#### [SELECTION]
········
Renaming of streets: “Adolf Hitler Street”

After the handover of power to the National Socialists, a host of streets and squares in Hanover, as in other cities in the German Reich, are renamed for political motives. Not just main shopping thoroughfares such Bahnhofstrasse, but also quiet side streets and intersecting streets fall victim to the craze for renaming places.

Hanover: Bahnhofstrasse, renamed Adolf-Hitler-Strasse, 1936. Photo by Wilhelm Hauschild. HAZ Hauschild Archive in the Historical Museum of Hanover
Hanover: Bahnhofstrasse, renamed Adolf-Hitler-Strasse, 1936. Photo by Wilhelm Hauschild. HAZ Hauschild Archive in the Historical Museum of Hanover

Every city centre has its own Adolf Hitler Street

Renaming was particularly prominent and radical in the city centre. After all, to this day, the area between the railway station, Kröpcke and the opera house is still the scene of Hanover’s defining landmarks. This made it all the more important, especially at the beginning of the National Socialist regime, to assert dominance by controlling the narrative of these public spaces. By the middle of 1933, every town, no matter how small, already had an Adolf Hitler Street or Adolf Hitler Square. Lange Laube in Hanover is renamed “Strasse der SA”, “SA Street” [SA is the abbreviation of ‘Sturmabteilung’, literally ‘Storm Detachment’, the Nazis’ paramilitary wing, known colloquially as Brownshirts]. The names of undesirable persons, such as the Jewish philosopher Baruch de Spinoza, are removed. After 1933, this tranquil street in the Philosophenviertel [Philosophers’ Quarter] was known as Friedrich-Nietzsche-Strasse, however today it bears its old name again.

Battles, generals and colonies

Commemoration of the “great victories of the German nation” before and during the First World War were also perpetuated by Sedanstrasse in the district of List, Gneisenaustrasse in the Zoo district, and so on. Even today, there is still an entire neighbourhood in the Badenstedt district whose streets are named after (former) German colonies (Cameroon, Togo…) – and until recently after German colonial officers, such as Major General Paul von Lettow-Vorbeck.
········
#### [WHAT TO DO]
1) Name every street in the piece on street renaming whose name ends in "strasse" and is written as one word or a hyphenated compound.
2) Write out each line of the listing that contains the string "signs".
········
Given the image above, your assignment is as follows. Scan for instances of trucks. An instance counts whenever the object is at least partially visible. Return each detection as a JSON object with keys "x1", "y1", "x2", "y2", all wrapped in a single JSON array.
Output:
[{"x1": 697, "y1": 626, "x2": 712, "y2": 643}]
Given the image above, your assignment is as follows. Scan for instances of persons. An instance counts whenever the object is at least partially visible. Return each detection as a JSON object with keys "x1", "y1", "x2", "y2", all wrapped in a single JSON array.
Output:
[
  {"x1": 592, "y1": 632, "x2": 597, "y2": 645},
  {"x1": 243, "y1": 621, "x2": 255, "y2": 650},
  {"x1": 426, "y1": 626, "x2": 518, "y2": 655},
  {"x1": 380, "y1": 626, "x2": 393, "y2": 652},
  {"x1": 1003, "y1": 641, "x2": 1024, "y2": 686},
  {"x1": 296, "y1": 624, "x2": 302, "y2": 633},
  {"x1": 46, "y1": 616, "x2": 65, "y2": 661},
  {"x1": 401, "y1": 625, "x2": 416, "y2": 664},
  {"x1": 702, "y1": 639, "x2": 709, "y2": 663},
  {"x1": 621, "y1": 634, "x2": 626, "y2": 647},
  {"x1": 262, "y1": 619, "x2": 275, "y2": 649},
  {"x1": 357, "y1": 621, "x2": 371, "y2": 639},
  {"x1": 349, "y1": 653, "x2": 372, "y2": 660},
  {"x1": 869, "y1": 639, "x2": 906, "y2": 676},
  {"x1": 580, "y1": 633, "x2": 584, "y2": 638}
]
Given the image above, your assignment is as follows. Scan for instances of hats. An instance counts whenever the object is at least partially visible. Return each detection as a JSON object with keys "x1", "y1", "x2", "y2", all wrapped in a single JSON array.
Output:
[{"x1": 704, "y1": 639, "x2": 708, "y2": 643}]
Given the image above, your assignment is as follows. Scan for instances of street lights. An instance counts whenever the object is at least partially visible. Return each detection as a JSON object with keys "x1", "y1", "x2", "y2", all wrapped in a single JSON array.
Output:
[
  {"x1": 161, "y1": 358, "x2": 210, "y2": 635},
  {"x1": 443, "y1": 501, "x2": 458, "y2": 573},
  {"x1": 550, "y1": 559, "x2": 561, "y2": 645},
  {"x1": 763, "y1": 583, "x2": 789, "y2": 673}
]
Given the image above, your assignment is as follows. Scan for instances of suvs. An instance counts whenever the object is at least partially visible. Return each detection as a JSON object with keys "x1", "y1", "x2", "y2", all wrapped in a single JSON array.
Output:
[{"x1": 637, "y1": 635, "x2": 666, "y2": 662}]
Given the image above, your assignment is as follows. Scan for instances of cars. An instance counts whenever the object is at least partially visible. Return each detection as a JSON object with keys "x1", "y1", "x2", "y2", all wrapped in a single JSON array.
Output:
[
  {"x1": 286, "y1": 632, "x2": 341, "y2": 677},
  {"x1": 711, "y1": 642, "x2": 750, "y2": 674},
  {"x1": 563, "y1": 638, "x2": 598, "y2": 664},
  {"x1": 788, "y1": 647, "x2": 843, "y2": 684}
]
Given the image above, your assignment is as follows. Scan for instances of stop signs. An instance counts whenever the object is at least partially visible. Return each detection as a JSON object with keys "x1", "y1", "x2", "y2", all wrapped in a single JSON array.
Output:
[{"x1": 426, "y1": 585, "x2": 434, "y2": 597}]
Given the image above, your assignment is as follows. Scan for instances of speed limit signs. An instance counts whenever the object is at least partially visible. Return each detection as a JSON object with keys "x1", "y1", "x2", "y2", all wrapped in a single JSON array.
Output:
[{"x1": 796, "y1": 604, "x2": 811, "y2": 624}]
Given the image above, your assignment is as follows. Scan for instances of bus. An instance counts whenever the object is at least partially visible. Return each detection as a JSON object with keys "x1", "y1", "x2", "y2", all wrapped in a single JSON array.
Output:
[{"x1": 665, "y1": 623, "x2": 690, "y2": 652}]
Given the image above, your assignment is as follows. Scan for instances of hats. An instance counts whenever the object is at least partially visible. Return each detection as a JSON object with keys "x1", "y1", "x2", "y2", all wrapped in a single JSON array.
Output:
········
#### [WRITTEN ANSWERS]
1) Bahnhofstrasse, Adolf-Hitler-Strasse, Friedrich-Nietzsche-Strasse, Sedanstrasse, Gneisenaustrasse

2)
Given the image above, your assignment is as follows. Scan for instances of stop signs. An instance counts whenever the object is at least partially visible. Return each detection as a JSON object with keys "x1", "y1", "x2", "y2", all wrapped in a single JSON array.
Given the image above, your assignment is as follows. Scan for instances of speed limit signs. An instance counts whenever the object is at least partially visible. Return each detection as a JSON object with keys "x1", "y1", "x2", "y2", all wrapped in a single JSON array.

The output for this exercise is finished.